**Consigne écrite 1**: Mets à jour les enregistrements de la ligne qui contient « In the image, does » jusqu'à la ligne qui contient « 8.18 metres » incluse, en remplaçant « camera » par « lens » sans rien modifier d'autre. Ne renvoie que ces lignes.
--- Texte source ---
Jaïrus était le chef de l'importante
synagogue de Capharnahum; mais ce président,
ne l'oublions pas, n'avait aucun pouvoir
spécial, il n'était que « primus
inter pares », et le collège des
anciens de la primitive Église s'est
calqué sur ce modèle.
Les trois chefs avaient sous leurs
ordres immédiats un personnage fort
important appelé le Hazzan dans le Nouveau Testament
(23)).
C'était une sorte de domestique à la
fois et de sacristain, auquel était
confiée toute la partie matérielle du
service. Lorsqu'on fonda des
écoles d'enfants en Palestine le Hazzan fat
chargé de diriger celles qui avaient moins
de vingt-cinq élèves
(24). Il
remplissait encore les fonctions d'exécuteur
quand le sanhédrin local condamnait
quelqu'un à la bastonnade.
--- Données extraites ---
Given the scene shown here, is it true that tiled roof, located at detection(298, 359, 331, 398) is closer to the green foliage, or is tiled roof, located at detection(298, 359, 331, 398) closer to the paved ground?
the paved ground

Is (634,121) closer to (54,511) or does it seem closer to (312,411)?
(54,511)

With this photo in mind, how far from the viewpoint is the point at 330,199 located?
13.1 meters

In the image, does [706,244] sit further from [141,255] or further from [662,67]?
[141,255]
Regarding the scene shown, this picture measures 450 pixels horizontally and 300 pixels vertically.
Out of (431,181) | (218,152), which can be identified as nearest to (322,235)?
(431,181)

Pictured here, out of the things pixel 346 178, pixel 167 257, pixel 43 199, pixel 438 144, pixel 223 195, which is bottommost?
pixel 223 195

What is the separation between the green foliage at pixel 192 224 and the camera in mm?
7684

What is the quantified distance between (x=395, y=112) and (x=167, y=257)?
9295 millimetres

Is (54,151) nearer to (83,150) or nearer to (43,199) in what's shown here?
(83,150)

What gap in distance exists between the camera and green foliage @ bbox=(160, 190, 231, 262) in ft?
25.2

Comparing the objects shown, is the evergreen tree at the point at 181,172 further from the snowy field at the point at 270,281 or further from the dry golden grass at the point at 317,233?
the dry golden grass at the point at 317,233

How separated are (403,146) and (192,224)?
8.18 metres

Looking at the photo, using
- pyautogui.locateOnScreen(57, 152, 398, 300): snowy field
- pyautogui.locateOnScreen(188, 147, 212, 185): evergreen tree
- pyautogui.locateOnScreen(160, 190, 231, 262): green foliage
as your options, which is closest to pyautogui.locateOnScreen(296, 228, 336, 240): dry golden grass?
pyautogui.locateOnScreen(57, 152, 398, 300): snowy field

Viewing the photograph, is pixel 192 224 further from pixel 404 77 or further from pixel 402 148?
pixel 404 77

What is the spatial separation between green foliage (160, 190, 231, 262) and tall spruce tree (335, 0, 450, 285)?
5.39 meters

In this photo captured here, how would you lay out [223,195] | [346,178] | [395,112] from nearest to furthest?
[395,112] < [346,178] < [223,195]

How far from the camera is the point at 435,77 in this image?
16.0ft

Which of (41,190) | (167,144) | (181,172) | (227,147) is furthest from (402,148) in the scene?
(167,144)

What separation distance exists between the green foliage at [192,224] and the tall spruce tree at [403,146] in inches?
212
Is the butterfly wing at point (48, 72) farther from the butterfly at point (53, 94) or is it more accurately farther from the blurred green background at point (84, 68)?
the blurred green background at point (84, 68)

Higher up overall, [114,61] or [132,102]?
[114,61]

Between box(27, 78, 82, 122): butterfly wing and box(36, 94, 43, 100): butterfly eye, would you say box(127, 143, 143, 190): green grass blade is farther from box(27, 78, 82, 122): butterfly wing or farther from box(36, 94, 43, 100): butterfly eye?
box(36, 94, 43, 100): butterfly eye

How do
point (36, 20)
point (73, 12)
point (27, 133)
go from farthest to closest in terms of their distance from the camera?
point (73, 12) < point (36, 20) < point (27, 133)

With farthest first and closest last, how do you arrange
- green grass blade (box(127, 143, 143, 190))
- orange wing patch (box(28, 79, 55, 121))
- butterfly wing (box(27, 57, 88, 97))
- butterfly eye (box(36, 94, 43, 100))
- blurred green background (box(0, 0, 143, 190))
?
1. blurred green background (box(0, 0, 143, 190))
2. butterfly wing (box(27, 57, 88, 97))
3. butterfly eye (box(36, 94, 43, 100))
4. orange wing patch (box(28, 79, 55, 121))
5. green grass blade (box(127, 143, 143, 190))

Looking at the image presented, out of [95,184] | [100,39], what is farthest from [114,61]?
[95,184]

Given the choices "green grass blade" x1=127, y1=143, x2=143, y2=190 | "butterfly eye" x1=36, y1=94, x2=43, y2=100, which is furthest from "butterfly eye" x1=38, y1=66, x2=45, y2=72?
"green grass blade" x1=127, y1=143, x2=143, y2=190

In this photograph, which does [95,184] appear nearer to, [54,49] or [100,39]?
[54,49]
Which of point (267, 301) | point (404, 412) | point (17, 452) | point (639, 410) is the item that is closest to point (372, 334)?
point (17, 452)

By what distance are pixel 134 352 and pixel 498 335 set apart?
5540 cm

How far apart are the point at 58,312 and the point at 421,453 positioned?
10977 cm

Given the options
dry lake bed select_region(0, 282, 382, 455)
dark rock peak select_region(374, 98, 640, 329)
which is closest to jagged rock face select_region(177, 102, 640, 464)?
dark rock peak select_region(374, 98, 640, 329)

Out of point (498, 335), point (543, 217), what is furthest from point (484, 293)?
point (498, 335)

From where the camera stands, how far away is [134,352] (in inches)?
---
**Consigne écrite 2**: Retranscris fidèlement le passage du texte source qui va de « Jaïrus était le » jusqu'à « sur ce modèle. » inclus.

**Résultat de l'exercice 1**:
In the image, does [706,244] sit further from [141,255] or further from [662,67]?
[141,255]
Regarding the scene shown, this picture measures 450 pixels horizontally and 300 pixels vertically.
Out of (431,181) | (218,152), which can be identified as nearest to (322,235)?
(431,181)

Pictured here, out of the things pixel 346 178, pixel 167 257, pixel 43 199, pixel 438 144, pixel 223 195, which is bottommost?
pixel 223 195

What is the separation between the green foliage at pixel 192 224 and the lens in mm?
7684

What is the quantified distance between (x=395, y=112) and (x=167, y=257)?
9295 millimetres

Is (54,151) nearer to (83,150) or nearer to (43,199) in what's shown here?
(83,150)

What gap in distance exists between the lens and green foliage @ bbox=(160, 190, 231, 262) in ft?
25.2

Comparing the objects shown, is the evergreen tree at the point at 181,172 further from the snowy field at the point at 270,281 or further from the dry golden grass at the point at 317,233?
the dry golden grass at the point at 317,233

How separated are (403,146) and (192,224)?
8.18 metres

**Résultat de l'exercice 2**:
Jaïrus était le chef de l'importante
synagogue de Capharnahum; mais ce président,
ne l'oublions pas, n'avait aucun pouvoir
spécial, il n'était que « primus
inter pares », et le collège des
anciens de la primitive Église s'est
calqué sur ce modèle.